Exercise goal
Filter the entries, keeping every line with the string "wildlife".

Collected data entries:
-=-=-
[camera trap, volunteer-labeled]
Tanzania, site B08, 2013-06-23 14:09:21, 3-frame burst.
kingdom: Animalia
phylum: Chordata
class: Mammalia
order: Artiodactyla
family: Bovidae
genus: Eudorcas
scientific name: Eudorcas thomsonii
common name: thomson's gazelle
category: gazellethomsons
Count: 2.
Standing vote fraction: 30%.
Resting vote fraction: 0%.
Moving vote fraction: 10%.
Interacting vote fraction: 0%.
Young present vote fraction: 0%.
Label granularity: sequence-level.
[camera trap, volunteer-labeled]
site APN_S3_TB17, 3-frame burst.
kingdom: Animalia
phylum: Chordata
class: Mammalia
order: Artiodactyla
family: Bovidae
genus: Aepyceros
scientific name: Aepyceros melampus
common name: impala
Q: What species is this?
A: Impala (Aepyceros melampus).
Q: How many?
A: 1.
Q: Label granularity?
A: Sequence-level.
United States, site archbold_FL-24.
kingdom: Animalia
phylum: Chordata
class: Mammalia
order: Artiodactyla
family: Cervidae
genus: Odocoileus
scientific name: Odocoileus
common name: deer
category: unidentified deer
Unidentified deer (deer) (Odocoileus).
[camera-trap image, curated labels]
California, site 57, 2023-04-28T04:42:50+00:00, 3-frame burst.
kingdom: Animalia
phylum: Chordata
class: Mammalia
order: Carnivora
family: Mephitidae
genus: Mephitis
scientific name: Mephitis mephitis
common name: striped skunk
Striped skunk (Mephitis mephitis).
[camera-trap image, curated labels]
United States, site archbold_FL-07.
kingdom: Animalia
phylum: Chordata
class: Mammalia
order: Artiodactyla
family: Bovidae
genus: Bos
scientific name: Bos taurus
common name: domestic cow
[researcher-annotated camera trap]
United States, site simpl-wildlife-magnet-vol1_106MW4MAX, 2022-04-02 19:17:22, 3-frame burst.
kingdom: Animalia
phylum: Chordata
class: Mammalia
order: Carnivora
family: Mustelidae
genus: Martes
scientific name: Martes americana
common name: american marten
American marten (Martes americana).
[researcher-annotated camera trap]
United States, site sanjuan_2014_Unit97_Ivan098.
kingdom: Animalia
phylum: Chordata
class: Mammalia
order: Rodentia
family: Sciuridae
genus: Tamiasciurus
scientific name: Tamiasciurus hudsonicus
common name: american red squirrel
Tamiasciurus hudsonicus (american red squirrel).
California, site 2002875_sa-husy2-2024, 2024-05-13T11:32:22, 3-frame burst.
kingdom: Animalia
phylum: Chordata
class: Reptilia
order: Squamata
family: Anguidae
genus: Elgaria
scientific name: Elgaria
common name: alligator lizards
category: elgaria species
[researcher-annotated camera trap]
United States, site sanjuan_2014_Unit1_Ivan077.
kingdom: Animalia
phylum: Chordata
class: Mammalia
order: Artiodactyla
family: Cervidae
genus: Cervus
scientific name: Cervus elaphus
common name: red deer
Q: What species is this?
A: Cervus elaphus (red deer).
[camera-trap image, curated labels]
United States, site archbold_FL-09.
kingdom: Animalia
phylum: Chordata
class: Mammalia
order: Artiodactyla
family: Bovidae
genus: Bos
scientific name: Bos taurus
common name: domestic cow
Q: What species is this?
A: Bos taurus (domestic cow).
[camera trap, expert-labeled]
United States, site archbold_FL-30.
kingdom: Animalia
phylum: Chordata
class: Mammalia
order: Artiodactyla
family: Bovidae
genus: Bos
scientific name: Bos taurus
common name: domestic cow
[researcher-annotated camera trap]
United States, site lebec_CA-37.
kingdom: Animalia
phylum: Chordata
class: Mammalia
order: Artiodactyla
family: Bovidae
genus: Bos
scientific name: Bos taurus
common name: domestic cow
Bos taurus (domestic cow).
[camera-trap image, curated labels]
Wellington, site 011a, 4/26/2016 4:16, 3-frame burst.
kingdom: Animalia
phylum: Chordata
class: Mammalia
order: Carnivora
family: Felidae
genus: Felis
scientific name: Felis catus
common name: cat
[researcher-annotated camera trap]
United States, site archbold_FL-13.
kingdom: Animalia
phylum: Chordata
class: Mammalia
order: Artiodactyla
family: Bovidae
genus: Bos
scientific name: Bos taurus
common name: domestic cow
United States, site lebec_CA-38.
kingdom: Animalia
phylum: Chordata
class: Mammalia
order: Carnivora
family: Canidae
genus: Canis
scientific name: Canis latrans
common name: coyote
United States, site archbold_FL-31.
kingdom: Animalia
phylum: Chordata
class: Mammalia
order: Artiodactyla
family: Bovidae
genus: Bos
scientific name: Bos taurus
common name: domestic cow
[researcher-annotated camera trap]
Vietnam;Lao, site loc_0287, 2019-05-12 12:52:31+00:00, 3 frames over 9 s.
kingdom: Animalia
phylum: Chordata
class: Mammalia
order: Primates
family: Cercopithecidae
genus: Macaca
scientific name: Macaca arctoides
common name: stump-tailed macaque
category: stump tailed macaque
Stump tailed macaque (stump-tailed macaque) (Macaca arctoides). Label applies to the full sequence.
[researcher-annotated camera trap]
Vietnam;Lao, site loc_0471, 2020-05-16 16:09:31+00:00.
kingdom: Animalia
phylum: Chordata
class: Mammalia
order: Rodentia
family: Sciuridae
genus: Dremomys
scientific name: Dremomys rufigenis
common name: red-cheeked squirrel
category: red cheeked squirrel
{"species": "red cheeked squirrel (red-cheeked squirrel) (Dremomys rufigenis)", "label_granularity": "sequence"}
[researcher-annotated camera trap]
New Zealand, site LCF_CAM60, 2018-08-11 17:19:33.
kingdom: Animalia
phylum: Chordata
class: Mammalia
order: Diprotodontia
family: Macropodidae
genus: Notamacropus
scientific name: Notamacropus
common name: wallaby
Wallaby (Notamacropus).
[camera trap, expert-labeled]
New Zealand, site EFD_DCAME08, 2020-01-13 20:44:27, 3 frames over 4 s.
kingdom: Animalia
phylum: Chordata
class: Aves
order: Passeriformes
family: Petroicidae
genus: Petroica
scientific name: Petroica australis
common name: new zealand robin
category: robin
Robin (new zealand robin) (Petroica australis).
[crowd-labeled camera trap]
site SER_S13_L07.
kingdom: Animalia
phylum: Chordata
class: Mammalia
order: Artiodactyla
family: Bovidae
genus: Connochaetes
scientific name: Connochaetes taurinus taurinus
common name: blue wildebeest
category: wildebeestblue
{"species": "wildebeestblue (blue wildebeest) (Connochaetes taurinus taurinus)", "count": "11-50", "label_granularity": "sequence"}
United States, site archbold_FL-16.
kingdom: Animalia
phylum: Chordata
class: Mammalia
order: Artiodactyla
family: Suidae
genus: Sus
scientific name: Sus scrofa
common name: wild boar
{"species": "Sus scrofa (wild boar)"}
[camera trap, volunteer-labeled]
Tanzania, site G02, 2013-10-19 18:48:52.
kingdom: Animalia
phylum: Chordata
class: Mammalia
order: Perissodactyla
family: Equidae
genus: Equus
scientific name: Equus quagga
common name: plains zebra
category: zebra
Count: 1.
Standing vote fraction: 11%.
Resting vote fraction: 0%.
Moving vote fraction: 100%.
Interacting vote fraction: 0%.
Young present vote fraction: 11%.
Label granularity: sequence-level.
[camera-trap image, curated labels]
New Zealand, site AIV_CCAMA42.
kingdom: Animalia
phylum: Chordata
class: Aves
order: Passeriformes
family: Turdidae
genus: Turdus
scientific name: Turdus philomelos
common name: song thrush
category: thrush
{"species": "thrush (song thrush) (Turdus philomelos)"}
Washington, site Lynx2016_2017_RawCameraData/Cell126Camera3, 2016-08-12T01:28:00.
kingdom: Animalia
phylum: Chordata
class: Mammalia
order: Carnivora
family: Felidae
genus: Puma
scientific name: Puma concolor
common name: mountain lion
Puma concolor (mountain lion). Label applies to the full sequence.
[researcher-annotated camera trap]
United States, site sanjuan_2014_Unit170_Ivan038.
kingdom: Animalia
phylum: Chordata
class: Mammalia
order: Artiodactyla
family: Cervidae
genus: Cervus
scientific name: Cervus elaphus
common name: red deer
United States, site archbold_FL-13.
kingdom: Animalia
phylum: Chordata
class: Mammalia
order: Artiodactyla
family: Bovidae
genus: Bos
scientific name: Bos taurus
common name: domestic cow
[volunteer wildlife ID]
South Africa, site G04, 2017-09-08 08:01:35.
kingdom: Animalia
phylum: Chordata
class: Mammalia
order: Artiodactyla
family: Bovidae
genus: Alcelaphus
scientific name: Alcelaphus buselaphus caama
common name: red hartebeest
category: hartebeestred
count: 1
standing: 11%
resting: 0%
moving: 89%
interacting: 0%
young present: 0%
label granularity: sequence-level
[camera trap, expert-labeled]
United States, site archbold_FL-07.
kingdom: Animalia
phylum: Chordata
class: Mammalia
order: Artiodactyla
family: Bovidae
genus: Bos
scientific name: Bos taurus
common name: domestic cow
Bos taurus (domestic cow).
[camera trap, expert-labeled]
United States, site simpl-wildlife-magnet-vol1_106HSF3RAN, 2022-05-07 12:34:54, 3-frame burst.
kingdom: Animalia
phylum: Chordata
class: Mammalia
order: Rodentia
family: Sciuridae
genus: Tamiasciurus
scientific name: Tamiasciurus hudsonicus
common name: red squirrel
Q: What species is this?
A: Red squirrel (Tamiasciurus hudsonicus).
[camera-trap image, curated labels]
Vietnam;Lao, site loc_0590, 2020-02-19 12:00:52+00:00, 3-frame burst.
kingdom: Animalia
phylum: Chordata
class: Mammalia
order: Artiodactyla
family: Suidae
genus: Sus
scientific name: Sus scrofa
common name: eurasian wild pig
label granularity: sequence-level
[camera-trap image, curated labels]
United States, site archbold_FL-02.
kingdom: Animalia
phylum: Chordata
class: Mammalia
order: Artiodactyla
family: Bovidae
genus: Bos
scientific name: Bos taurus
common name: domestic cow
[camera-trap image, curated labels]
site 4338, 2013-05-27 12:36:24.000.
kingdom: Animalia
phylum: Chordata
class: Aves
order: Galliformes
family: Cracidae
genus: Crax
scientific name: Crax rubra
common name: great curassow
-=-=-
Reply
United States, site simpl-wildlife-magnet-vol1_106MW4MAX, 2022-04-02 19:17:22, 3-frame burst.
[volunteer wildlife ID]
United States, site simpl-wildlife-magnet-vol1_106HSF3RAN, 2022-05-07 12:34:54, 3-frame burst.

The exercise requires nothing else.